Hohe Regalreihen einer Bibliothek voller Bücher
Bild: Dominic Kurniawan Suryaputra auf Unsplash

Datenschutz in Bildung und Forschung

Zwei Bereiche, die das Gesetz unterschiedlich behandelt. Datenschutz in Bildung und Forschung heißt einmal: besonderer Schutz für Menschen, die ihre Rechte noch nicht selbst wahrnehmen können. Und einmal: ausdrückliche Erleichterungen, weil Erkenntnisgewinn ein anerkanntes Ziel ist.

Bildung: Daten von Kindern und Jugendlichen

Erwägungsgrund 38 der Verordnung stellt fest, dass Kinder besonderen Schutz verdienen, weil sie sich der Risiken und Folgen weniger bewusst sind. Das wirkt an mehreren Stellen.

Die Einwilligung. Art. 8 DSGVO regelt sie für Dienste der Informationsgesellschaft: Unter sechzehn Jahren ist die Zustimmung der Sorgeberechtigten erforderlich, wobei Deutschland es bei dieser Altersgrenze belassen hat. Wichtig ist die Beschränkung auf Online-Dienste – für die Verarbeitung im Schulbetrieb ist meist ohnehin keine Einwilligung die Grundlage, sondern die Erfüllung des Bildungsauftrags nach Landesrecht.

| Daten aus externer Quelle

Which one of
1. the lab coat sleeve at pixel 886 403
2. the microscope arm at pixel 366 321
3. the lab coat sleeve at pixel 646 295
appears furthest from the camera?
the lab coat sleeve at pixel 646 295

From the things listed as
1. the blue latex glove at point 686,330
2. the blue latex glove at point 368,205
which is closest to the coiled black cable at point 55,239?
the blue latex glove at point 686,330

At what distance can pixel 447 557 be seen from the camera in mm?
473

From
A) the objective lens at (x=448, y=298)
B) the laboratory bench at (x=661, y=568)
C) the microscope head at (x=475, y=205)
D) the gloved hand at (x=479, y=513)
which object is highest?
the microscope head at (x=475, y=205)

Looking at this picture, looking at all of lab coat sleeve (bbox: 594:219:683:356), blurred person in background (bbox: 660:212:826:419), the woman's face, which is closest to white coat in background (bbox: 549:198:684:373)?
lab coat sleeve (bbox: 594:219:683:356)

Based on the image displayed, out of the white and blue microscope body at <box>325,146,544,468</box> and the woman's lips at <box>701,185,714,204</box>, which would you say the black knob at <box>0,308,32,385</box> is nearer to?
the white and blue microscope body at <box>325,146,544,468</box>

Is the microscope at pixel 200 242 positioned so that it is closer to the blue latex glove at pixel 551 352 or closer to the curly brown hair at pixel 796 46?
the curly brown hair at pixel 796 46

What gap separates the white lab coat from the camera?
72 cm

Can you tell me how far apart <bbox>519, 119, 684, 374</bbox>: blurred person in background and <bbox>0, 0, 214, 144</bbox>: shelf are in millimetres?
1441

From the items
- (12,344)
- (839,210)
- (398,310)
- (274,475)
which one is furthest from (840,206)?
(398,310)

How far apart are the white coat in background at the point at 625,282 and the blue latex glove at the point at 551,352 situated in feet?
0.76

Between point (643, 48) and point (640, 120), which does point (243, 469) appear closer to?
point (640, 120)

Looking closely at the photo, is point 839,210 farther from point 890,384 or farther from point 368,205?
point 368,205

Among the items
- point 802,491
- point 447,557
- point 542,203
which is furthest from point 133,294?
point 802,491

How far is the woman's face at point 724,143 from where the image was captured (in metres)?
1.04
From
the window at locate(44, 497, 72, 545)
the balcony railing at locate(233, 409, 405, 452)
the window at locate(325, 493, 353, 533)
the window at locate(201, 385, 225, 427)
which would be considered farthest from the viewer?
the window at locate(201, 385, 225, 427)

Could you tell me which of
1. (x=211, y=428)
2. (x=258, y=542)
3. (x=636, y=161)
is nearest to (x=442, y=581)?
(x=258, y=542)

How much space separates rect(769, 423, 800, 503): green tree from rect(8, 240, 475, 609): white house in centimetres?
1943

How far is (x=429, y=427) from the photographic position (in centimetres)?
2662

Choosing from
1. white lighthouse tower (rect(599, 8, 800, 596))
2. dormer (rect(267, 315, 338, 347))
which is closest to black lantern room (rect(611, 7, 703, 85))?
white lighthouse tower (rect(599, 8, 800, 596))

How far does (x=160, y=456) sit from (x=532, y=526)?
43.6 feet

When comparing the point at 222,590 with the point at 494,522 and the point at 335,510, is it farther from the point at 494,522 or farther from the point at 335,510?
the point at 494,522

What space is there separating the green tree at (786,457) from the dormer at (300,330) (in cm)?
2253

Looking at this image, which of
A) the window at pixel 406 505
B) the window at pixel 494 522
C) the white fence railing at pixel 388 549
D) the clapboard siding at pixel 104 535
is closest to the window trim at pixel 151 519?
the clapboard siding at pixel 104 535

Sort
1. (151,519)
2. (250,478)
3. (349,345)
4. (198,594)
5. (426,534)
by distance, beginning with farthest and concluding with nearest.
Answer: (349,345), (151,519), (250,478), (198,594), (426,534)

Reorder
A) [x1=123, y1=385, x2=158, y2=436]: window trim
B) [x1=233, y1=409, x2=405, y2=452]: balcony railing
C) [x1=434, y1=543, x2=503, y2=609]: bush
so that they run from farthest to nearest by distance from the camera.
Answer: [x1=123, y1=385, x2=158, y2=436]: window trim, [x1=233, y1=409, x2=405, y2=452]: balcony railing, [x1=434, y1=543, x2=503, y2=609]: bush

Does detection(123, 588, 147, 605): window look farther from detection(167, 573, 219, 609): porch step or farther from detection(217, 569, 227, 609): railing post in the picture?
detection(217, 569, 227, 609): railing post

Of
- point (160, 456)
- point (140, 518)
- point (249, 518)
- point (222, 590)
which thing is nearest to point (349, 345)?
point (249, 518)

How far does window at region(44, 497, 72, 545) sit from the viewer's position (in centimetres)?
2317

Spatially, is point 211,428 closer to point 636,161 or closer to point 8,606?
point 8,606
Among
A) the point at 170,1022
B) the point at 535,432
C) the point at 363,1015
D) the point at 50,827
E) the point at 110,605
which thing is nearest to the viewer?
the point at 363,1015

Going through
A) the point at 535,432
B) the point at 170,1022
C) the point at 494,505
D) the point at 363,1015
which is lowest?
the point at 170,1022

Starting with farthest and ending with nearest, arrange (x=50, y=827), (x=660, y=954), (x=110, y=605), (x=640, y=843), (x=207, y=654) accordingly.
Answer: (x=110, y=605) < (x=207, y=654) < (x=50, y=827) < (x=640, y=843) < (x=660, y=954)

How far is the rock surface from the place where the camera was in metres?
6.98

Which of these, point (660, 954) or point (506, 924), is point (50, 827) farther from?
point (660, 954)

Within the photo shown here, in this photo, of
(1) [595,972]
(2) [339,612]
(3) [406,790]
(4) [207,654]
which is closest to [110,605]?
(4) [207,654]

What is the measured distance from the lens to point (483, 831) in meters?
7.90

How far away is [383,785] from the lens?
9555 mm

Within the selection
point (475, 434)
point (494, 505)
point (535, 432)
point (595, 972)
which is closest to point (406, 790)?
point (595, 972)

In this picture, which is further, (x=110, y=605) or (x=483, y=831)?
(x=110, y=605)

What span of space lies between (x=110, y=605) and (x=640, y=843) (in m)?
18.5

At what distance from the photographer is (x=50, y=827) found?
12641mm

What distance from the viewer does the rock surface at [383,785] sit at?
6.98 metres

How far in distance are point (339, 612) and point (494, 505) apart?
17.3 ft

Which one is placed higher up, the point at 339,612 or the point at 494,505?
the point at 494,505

Die Freiwilligkeit. Wo eine Einwilligung genutzt wird, muss die Ablehnung ohne Nachteil möglich sein. Ein Werkzeug, das für den Unterricht verpflichtend ist, lässt sich nicht auf Einwilligung stützen – wer nicht zustimmt, könnte nicht teilnehmen.

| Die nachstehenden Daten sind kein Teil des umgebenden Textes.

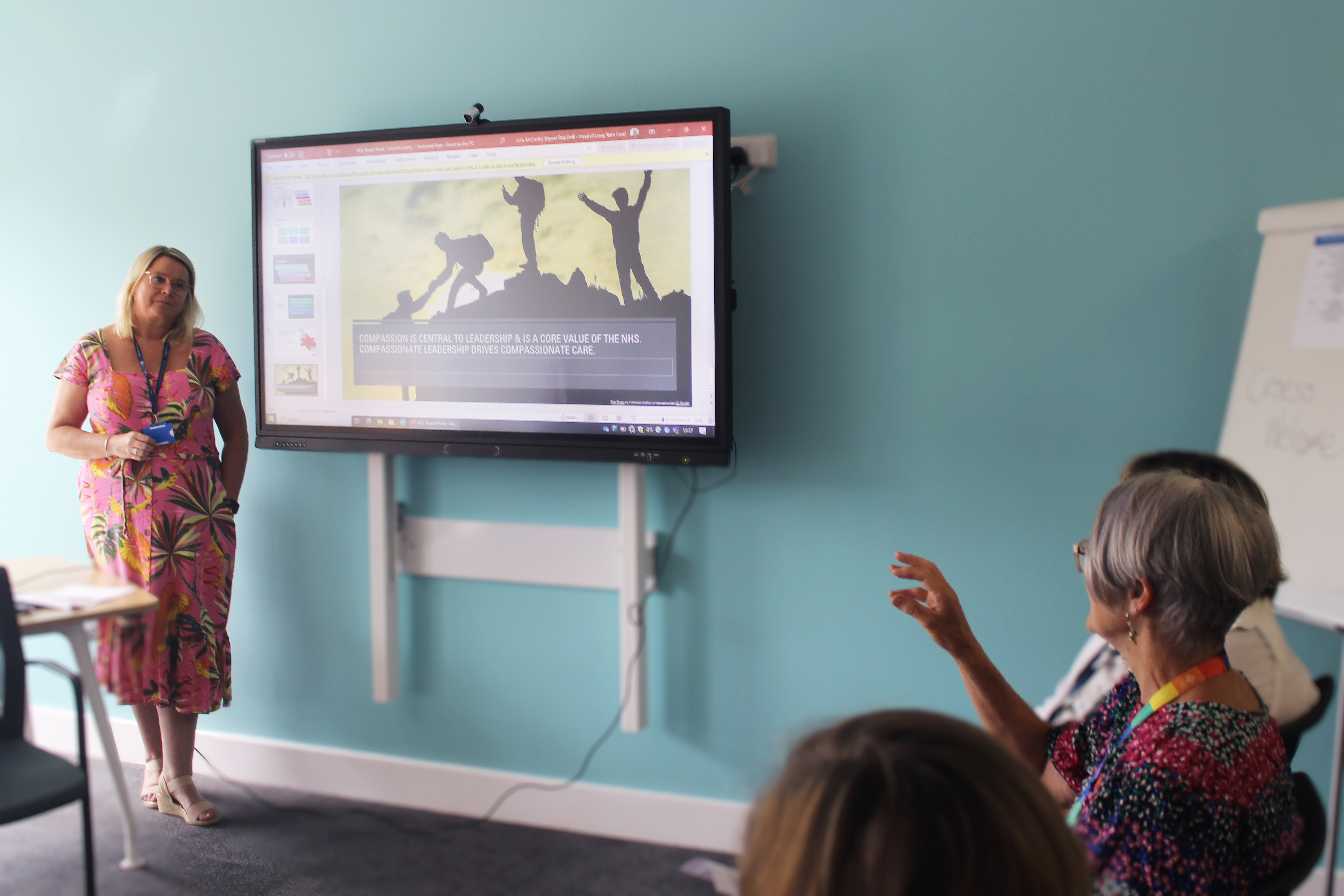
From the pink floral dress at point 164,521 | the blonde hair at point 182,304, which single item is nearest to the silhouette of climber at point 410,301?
the blonde hair at point 182,304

Fotos und Veröffentlichungen. Jahrbuch, Website, soziale Netzwerke. Hier ist die Einwilligung die übliche Grundlage, sie ist widerruflich, und bei Minderjährigen kommt es auf die Einsichtsfähigkeit an – ab einem gewissen Alter ist neben den Sorgeberechtigten auch die betroffene Person zu fragen.

Lernplattformen und Schul-Clouds. Der Dauerstreit. Die Fragen sind dieselben wie überall – Auftragsverarbeitung, Telemetrie, Drittlandübermittlung –, nur mit einer Personengruppe, die nicht ausweichen kann. Die Prüfpunkte stehen unter Microsoft 365 datenschutzkonform; zusätzlich sind die Vorgaben der Kultusbehörden des jeweiligen Landes zu beachten.

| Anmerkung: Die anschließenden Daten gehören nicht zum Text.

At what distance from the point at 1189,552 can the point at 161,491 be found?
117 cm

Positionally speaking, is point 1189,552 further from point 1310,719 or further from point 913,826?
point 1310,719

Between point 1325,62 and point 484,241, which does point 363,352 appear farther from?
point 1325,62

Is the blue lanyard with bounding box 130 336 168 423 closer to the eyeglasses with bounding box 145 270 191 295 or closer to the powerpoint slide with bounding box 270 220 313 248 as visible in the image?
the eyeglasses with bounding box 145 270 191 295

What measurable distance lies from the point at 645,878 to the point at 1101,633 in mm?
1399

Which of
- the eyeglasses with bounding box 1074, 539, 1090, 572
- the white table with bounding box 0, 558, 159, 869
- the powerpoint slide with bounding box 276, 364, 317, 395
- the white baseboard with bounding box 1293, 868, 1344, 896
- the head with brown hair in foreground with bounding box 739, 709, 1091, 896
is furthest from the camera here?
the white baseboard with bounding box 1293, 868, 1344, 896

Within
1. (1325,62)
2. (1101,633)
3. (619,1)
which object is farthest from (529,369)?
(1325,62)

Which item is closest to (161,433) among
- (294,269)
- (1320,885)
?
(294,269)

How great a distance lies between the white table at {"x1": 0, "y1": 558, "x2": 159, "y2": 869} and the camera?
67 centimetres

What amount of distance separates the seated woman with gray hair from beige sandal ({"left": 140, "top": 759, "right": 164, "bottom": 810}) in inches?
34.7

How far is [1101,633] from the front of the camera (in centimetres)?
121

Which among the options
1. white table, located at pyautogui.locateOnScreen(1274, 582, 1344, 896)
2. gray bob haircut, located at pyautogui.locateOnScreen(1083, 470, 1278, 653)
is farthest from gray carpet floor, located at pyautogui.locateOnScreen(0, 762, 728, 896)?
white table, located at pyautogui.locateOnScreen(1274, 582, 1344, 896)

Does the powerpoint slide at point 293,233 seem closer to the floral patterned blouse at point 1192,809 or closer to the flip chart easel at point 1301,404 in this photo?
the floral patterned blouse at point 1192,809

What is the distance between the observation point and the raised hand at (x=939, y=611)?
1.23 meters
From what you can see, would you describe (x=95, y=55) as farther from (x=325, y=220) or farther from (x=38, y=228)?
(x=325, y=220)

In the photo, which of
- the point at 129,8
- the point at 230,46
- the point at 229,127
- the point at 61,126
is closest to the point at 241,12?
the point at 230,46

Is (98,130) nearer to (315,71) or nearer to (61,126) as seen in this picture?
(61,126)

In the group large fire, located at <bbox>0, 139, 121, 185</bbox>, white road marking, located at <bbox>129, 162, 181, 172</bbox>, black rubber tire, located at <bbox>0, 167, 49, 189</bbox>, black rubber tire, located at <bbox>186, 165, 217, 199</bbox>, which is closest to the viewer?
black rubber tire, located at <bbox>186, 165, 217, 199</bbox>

KI im Unterricht. Neu und ungeregelt. Für den Einsatz gelten dieselben Fragen wie sonst – KI-Werkzeuge prüfen –, verschärft dadurch, dass Eingaben von Minderjährigen stammen.

Forschung: die Ausnahmen und ihre Bedingungen

Art. 89 DSGVO erlaubt Erleichterungen für wissenschaftliche und historische Forschung sowie für Archiv- und Statistikzwecke. Sie sind allerdings an eine Bedingung geknüpft, die gern überlesen wird: geeignete Garantien, insbesondere die Beachtung der Datenminimierung und – wo möglich – die Pseudonymisierung.

Praktisch heißt das:

  • Die Zweckänderung ist erleichtert. Eine Weiterverarbeitung zu Forschungszwecken gilt nach Art. 5 Abs. 1 lit. b nicht als unvereinbar mit dem ursprünglichen Zweck.
  • Die Speicherbegrenzung ist gelockert. Längere Aufbewahrung ist zulässig, wenn die Garantien greifen.
  • Betroffenenrechte können eingeschränkt werden, soweit sie die Forschungsziele ernsthaft beeinträchtigen – nicht pauschal, sondern begründet im Einzelfall.
  • Bei besonderen Kategorien nach Art. 9 – Gesundheitsdaten in klinischen Studien, ethnische Herkunft in sozialwissenschaftlichen Erhebungen – gelten zusätzliche Anforderungen.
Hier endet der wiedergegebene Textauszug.